We have been horrified by reports of baby sea-birds dying of malnutrition, because their stomachs are full of brightly-coloured bits of plastic which their parents picked up, believing them to be the similarly brightly-coloured fish and other sea creatures which their babies feed on; and others of large floating islands of plastic waste way out at sea, sea creatures caught in discarded six-pack rings, rivers choking with our discarded plastic waste…and the list goes on and on.
One Stroud resident, Julie Brown, had the idea that she (and by extension, the people of Stroud) could make a difference, so she set up a plastic-free shop in Stroud.
Loose, situated at 25 Gloucester Street, has gone from strength to strength since it opened back in April, selling a large and ever-growing list of plastic-free groceries and other items, including plenty of dried goods such as pasta, rice, nuts and even popping corn, alongside other innovative products like toilet rolls from Who Gives a Crap, which come wrapped in paper, and a local range of cosmetics which come in cardboard packaging.
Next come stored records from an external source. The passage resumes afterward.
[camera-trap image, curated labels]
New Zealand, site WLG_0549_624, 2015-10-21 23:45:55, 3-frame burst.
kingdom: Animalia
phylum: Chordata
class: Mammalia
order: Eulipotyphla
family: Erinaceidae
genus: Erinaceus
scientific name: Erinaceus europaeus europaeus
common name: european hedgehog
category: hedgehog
Click on the link here to see the full list, which is updated regularly. As much as possible of their produce is organic and Julie and her friendly staff are more than happy to talk to you about where she has sourced her products.
At first, Loose was run on a self-service model, meaning customers came in with their containers, filled them up with what they wanted, and took them to the till. However, as Julie explains:
“In this tiny space, it just wasn’t working. It was chaotic. I don’t think the customers even liked it.”
This is when her friend Tom Gillett, who runs Stroud Cook Club had the brilliant idea (and provided the physical manpower) to change the shop around and allow Julie and her staff to serve the customers with their goods instead. This has made the shop a lovely place to be in. It reminds me strongly of visiting the old-fashioned high street grocer as a child, with produce being weighed out by hand and then put into paper bags or your own container.
And Julie doesn’t balk at customers bringing in plastic bags or other plastic containers either. As long as they are being re-used or re-purposed, the more the merrier. When I was in there, one lady took her rice away in an old plastic bread bag, while I was using some old plastic ice-cream boxes.
The response in Stroud has been great, according to Julie:
“I jokingly said to someone recently, that if all that comes out of this is the people that I’ve met, then it will be worth it for that alone! I’ve met really lovely, enthusiastic, supportive people. I can’t say there hasn’t been any negativity, because that wouldn’t be realistic, but mostly really positive.”
As far as traffic through the shop is concerned, however, progress has been slow. When Julie first set up the Facebook page (before the shop even opened) there was an incredible buzz created, with over 6000 views and loads of “likes” and “shares”. But, sadly, this doesn’t seem to have translated into many actual customers.
“It’s very early days, and I don’t know what a realistic expectation is,” says Julie, “I have about ten regulars now, for whom it’s part of their shopping routine.”
And this is the crux of the problem: people need to get it into their shopping routine. If we want to make the changes that will pull us back from our current reliance on plastic, they are not going to be convenient. We’ve been seduced by the convenience of single-use plastic, and we need to break the habit.
Meanwhile, Julie has big plans for the shop:
“The more we sell, the more we can stock, and the cheaper we can sell it. People have asked me for herbs and spices, different oils and vinegars and all sorts of other things, but until I’m shifting more stock, I can’t afford to buy new items.”
Once Loose can get the customers it deserves, our community will have access to really affordable, organic food and other staple goods and not a piece of plastic shrink-wrap or a six-pack ring in sight.
So come on, people of Stroud, let’s get behind this great little business and help it grow. Our town and our planet will thank us.